[Problem requirements]:
Exactly as written, transcribe the lines that run from the one containing "How far is the" to the end of the records below.

** start **

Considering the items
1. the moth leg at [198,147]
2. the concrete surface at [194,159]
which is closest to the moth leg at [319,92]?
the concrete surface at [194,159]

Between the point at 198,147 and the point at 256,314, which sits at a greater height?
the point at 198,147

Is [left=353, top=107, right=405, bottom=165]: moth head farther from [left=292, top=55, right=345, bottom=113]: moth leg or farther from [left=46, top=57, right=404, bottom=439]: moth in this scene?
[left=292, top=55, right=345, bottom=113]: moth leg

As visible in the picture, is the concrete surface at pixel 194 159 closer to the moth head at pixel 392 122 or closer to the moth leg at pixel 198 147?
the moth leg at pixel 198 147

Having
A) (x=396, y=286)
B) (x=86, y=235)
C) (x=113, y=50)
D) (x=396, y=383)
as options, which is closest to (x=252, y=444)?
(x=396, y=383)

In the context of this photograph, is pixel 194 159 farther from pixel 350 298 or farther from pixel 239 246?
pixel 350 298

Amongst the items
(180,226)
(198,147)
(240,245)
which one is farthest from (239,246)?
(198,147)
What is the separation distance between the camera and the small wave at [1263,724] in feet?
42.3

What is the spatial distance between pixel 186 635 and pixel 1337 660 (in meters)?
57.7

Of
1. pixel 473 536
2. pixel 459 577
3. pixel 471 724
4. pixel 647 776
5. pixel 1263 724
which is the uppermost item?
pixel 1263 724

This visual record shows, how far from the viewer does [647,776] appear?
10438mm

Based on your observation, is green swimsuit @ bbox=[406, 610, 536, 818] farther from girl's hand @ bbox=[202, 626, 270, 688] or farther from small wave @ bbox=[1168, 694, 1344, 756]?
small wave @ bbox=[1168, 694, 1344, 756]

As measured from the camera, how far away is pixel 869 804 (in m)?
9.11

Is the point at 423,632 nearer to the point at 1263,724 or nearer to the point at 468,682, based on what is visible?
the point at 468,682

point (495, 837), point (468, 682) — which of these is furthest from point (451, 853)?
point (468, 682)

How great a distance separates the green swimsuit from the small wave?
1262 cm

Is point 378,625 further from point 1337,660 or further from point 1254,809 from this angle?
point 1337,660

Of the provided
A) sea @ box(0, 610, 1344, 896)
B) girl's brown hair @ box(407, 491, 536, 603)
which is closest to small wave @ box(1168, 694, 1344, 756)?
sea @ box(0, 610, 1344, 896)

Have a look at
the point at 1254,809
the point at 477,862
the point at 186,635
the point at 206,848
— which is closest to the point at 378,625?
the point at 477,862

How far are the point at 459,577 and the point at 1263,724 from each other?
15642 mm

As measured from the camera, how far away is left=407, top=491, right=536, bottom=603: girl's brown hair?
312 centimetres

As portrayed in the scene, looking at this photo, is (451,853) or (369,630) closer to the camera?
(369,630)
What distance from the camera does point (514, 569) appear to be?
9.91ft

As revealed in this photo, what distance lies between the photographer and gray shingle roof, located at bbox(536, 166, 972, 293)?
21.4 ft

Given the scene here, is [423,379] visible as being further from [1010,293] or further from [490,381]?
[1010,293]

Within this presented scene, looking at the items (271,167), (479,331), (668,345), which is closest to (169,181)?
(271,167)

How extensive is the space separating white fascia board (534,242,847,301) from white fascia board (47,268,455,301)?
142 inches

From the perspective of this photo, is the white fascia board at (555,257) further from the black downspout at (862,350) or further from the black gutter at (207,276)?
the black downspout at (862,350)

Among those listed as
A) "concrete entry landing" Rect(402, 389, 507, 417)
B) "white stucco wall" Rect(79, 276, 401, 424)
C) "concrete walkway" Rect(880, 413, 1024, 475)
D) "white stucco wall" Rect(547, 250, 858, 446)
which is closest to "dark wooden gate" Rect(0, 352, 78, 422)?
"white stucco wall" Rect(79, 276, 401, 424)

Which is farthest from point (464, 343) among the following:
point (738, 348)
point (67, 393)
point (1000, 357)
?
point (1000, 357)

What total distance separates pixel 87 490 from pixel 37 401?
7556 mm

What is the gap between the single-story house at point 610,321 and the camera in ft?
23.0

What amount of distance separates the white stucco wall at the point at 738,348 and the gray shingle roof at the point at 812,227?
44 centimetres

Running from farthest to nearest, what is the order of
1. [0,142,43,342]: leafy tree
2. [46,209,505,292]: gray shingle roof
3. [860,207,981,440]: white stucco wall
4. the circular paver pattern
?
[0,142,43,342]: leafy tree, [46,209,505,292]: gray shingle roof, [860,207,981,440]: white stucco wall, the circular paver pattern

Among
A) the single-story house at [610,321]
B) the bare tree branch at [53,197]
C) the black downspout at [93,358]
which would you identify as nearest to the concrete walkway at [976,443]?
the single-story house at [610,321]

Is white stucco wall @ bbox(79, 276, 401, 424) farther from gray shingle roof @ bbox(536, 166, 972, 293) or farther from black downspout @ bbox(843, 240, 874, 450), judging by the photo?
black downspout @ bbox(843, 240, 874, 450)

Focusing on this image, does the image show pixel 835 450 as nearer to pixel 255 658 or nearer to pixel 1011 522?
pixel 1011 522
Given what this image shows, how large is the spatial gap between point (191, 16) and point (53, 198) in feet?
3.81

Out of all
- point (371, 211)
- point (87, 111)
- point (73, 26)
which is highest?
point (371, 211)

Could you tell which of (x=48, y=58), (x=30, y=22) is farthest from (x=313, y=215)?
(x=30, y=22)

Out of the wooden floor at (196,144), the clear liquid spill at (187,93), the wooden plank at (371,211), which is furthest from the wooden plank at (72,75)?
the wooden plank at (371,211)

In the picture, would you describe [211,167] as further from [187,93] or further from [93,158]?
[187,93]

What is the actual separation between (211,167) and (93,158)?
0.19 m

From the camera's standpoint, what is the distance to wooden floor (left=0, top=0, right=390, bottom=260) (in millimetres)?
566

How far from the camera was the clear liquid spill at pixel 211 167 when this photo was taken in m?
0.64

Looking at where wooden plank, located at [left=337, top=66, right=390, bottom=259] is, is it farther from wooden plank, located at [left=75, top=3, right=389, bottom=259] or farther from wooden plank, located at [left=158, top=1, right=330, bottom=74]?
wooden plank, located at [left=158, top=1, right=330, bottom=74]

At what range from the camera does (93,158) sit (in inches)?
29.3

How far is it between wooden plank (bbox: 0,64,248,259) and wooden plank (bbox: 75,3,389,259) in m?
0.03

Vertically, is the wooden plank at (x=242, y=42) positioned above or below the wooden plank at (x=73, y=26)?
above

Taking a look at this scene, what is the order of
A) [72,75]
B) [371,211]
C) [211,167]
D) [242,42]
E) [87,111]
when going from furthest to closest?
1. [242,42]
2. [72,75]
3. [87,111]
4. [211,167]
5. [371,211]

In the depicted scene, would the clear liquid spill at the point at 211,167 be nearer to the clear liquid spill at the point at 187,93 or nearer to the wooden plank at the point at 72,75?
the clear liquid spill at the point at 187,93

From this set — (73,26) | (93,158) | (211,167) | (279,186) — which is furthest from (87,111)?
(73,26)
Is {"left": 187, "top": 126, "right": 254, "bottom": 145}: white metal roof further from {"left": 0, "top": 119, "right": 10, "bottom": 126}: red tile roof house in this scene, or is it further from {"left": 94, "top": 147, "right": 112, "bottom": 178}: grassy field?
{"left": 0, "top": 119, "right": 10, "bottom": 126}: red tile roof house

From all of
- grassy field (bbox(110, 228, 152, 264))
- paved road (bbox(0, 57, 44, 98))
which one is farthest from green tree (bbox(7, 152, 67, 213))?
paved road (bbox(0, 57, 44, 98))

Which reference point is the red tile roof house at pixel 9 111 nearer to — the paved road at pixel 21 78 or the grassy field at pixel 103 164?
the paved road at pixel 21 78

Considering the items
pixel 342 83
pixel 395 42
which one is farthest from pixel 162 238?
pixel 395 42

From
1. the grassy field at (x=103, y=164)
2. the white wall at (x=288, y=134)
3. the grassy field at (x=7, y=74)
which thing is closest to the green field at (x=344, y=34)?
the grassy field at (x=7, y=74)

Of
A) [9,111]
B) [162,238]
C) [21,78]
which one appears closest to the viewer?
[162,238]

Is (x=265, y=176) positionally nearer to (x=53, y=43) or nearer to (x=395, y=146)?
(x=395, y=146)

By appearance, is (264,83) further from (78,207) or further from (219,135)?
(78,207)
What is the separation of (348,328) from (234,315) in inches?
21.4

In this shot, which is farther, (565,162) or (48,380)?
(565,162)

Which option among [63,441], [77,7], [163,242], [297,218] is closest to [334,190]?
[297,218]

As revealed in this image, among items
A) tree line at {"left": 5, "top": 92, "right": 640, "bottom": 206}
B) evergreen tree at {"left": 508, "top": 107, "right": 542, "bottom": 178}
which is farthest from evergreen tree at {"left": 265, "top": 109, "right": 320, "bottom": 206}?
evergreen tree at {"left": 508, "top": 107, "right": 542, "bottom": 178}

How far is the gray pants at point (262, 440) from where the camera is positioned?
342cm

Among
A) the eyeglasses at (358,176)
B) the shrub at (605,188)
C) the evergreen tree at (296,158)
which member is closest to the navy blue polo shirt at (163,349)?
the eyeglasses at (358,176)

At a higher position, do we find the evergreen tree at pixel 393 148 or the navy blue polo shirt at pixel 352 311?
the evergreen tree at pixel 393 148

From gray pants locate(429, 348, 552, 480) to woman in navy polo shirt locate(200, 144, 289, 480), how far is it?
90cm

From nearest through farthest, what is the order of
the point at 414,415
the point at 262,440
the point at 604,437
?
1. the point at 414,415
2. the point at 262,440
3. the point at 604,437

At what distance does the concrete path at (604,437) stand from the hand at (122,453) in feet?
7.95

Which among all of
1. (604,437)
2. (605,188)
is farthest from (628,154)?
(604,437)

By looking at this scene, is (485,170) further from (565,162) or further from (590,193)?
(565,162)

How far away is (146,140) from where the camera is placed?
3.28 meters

** end **

[Task answer]:
How far is the gray pants at point (262, 440) from where the camera is positioned?
342cm

Among
A) the eyeglasses at (358,176)
B) the shrub at (605,188)
C) the evergreen tree at (296,158)
which member is closest to the navy blue polo shirt at (163,349)?
the eyeglasses at (358,176)

At a higher position, do we find the evergreen tree at pixel 393 148 or the navy blue polo shirt at pixel 352 311?
the evergreen tree at pixel 393 148

From gray pants locate(429, 348, 552, 480) to woman in navy polo shirt locate(200, 144, 289, 480), how far is it?
90cm

From nearest through farthest, what is the order of
the point at 414,415
the point at 262,440
the point at 604,437
?
1. the point at 414,415
2. the point at 262,440
3. the point at 604,437

At what distance does the concrete path at (604,437) stand from the hand at (122,453) in feet?
7.95

Which among all of
1. (604,437)
2. (605,188)
is farthest from (628,154)?
(604,437)

By looking at this scene, is (485,170) further from (565,162) or further from (590,193)?
(565,162)

How far away is (146,140) from where the camera is placed?
3.28 meters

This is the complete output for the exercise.